[Entries from a dataset]
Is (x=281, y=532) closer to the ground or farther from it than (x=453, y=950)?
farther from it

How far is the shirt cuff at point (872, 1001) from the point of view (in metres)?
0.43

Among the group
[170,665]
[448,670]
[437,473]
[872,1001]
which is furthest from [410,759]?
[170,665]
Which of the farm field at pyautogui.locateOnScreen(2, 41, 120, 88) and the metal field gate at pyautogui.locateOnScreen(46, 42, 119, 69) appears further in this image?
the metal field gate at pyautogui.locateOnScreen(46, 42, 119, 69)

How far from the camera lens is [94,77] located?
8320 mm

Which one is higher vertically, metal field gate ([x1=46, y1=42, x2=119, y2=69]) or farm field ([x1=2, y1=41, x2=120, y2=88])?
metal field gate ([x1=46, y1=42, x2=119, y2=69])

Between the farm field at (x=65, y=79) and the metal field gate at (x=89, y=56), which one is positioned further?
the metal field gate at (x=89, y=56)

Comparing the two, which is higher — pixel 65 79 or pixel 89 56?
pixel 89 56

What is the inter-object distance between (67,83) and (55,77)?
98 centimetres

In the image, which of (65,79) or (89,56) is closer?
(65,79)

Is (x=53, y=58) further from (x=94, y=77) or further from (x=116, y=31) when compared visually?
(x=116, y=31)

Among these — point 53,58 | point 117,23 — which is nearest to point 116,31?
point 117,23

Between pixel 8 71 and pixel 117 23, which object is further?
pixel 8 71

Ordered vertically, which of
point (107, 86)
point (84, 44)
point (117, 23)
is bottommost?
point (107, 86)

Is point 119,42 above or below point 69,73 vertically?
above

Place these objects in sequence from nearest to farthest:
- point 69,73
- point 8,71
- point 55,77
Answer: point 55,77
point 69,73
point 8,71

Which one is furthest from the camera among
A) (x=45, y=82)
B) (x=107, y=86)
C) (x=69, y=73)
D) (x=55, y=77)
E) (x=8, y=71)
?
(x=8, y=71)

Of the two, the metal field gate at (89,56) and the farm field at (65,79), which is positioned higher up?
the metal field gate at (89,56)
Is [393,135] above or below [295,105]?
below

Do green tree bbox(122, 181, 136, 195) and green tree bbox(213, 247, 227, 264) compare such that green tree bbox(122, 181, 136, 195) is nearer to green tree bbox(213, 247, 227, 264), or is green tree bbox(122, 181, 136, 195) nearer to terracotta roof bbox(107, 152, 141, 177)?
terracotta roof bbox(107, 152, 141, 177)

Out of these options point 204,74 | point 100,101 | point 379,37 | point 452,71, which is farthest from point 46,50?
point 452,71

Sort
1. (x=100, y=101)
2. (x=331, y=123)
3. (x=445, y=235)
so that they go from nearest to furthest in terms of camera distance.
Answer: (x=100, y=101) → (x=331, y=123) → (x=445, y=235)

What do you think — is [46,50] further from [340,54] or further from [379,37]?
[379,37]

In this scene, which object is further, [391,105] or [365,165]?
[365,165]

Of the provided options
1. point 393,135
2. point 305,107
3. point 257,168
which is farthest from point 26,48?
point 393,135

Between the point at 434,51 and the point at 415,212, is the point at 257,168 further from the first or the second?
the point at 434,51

### Problem statement
Copy out verbatim the portion of the items that begins with the line containing "Of the provided options" and continues through the end of the items.

### Task response
Of the provided options
1. point 393,135
2. point 305,107
3. point 257,168
which is farthest from point 26,48?
point 393,135

Between the point at 434,51 and the point at 415,212, is the point at 257,168 further from the first or the second?
the point at 434,51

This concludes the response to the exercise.